-- TEXTE FOURNI --

▬▬▬

Le capitaine de corvette Jacquelin de La Porte des Vaux, le corsaire de la France Libre

À bien des égards, le commandant des Marines Gregory « Pappy » Boyington et le capitaine de corvette Jacquelin de la Porte des Vaux se ressemblent. Meneurs d’hommes nés, ces deux officiers étaient connus pour leurs facéties, leur interprétation très personnelle des ràglements, leurs rapports tendus avec leur hiérarchie, leurs frasques, leur courage, leur droiture et aussi leurs difficultés à vivre selon les conventions d’une société ayant retrouvé la paix. Mais la comparaison s’arrête là. Le premier, titulaire des plus hautes distinctions militaires de son pays a été le héros d’une série télévisée mondialement connue (« Les têtes brûlées »), inspirée de ses mémoires. Le second, qui n’aura pas été fait Compagnon de la Libération alors qu’il fut l’un des premiers à ralier la France Libre, est pratiquement tombé dans l’oubli…

Issu d’une vieille famille aristocratique aux origines périgourdines, Jacquelin de la Porte des Vaux voit le jour le 6 janvier 1910. Son père, André, exerce la profession de banquier quand il est rappelé au 226e Régiment d’Infanterie en août 1914. Sérieusement blessé lors d’une patrouille de reconnaissance, ce dernier revient chez les siens avec les galons de lieutenant, la Légion d’Honneur, la Médaille militaire et la Croix de Guerre.

▬▬▬

-- À FAIRE 1 --
Recopiez sans rien changer le passage du texte sur Jacquelin de La Porte des Vaux en commençant par « Issu d’une vieille » et en allant jusqu'à « Croix de Guerre. ».
-- À FAIRE 2 --
D'après le texte sur Jacquelin de La Porte des Vaux, dans quel régiment son père André a-t-il été rappelé en août 1914 ?

-- DONNÉES FOURNIES --
▬▬▬

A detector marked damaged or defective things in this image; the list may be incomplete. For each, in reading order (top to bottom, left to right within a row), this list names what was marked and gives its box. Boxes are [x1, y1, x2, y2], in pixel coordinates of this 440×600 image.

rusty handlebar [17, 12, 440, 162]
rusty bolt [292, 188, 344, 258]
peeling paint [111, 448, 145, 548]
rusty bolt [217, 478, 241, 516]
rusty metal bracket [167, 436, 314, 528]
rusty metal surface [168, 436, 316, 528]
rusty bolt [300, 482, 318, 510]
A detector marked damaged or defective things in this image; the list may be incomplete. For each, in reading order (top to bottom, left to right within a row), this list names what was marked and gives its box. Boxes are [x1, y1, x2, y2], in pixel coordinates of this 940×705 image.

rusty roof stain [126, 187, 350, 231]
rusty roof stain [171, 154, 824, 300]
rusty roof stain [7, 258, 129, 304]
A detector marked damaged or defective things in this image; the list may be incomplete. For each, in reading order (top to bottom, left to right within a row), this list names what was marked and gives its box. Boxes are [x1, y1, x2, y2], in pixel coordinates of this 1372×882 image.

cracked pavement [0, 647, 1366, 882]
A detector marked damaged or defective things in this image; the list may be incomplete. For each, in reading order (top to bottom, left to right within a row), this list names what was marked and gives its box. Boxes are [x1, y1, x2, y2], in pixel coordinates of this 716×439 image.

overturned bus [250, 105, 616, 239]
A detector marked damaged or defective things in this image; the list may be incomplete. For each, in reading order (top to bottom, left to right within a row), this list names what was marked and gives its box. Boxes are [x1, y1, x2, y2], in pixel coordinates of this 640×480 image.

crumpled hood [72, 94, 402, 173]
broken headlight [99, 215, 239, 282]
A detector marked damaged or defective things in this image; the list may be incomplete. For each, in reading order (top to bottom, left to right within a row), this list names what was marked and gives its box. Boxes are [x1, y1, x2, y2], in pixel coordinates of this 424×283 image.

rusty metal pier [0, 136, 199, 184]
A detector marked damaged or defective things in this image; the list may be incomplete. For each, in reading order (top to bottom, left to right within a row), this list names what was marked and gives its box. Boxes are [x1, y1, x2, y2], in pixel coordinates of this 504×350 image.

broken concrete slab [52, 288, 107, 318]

▬▬▬

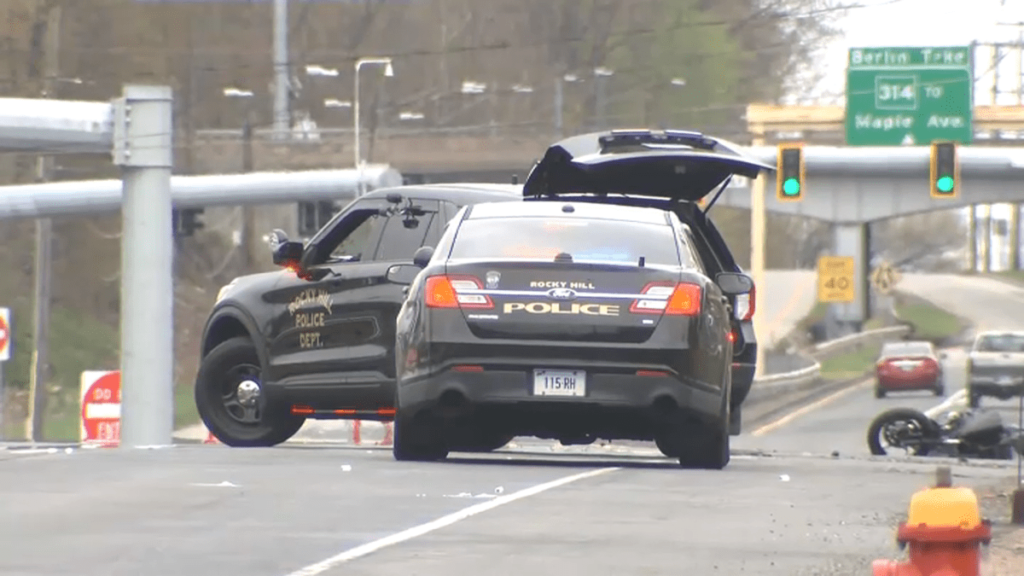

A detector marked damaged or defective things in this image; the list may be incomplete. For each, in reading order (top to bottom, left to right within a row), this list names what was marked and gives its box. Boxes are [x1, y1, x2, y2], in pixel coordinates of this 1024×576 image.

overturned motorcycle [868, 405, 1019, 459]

▬▬▬

-- RÉPONSE 1 --
Issu d’une vieille famille aristocratique aux origines périgourdines, Jacquelin de la Porte des Vaux voit le jour le 6 janvier 1910. Son père, André, exerce la profession de banquier quand il est rappelé au 226e Régiment d’Infanterie en août 1914. Sérieusement blessé lors d’une patrouille de reconnaissance, ce dernier revient chez les siens avec les galons de lieutenant, la Légion d’Honneur, la Médaille militaire et la Croix de Guerre.

-- RÉPONSE 2 --
Au 226e Régiment d'Infanterie.